● Reading text:
- - - - - - -
Paradoxical cardiotoxicity of intraperitoneally-injected epigallocatechin gallate preparation in diabetic mice

Numerous clinical and bioavailability studies addressed epigallocatechin gallate (EGCG) beneficial effects; however, our previous work revealed EGCG-induced nephrotoxicity in the presence of diabetes. In this study, the potential myocardial toxicity of EGCG preparation (100 mg/kg/day, IP; 4 days) in diabetic mice injected with streptozotocin (STZ; 150 mg/kg, IP) was investigated. Diabetic mice receiving EGCG preparation showed electrocardiographic changes in addition to elevation of both serum creatine kinase-MB and troponin-I levels accompanied by microscopic myocardial damage. Additionally, myocardial NADPH oxidase, lipid peroxides and nitrotyrosine were increased in the vicinity of decreases of nuclear factor erythroid 2-related factor 2, hemeoxygenase-1, reduced glutathione, total antioxidant capacity, glutathione peroxidase and reductase and heat shock protein 90. Moreover, in diabetic mice, EGCG preparation increased myocardial nuclear factor-kappa B and tumor necrosis factor-alpha in addition to pronounced overexpression of inducible nitric oxide synthase and active caspase-3. Therefore, this study substantiates that EGCG-mediated deterioration compromises diabetes-induced cardiotoxicity to solidify our previous report for its potential nephrotoxicity in the same experimental setting.
- - - - - - -
● Data section:
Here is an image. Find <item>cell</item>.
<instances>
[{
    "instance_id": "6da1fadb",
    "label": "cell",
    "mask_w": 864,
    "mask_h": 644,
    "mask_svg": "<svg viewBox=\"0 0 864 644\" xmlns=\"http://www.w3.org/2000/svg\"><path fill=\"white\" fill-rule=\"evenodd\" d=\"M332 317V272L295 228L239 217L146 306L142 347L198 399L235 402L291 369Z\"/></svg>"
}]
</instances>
- - - - - - -
● About this task: Using the abstract on epigallocatechin gallate in diabetic mice, explain in one to three sentences which findings in diabetic mice given the EGCG preparation support its conclusion of cardiac harm.

● Answer to this problem: The mice showed electrocardiographic changes, raised serum creatine kinase-MB and troponin-I, and microscopic myocardial damage. Their hearts had more NADPH oxidase, lipid peroxides and nitrotyrosine, and lower levels of antioxidant defenses such as nuclear factor erythroid 2-related factor 2, hemeoxygenase-1, reduced glutathione and heat shock protein 90. Nuclear factor-kappa B and tumor necrosis factor-alpha were also increased, along with pronounced overexpression of inducible nitric oxide synthase and active caspase-3.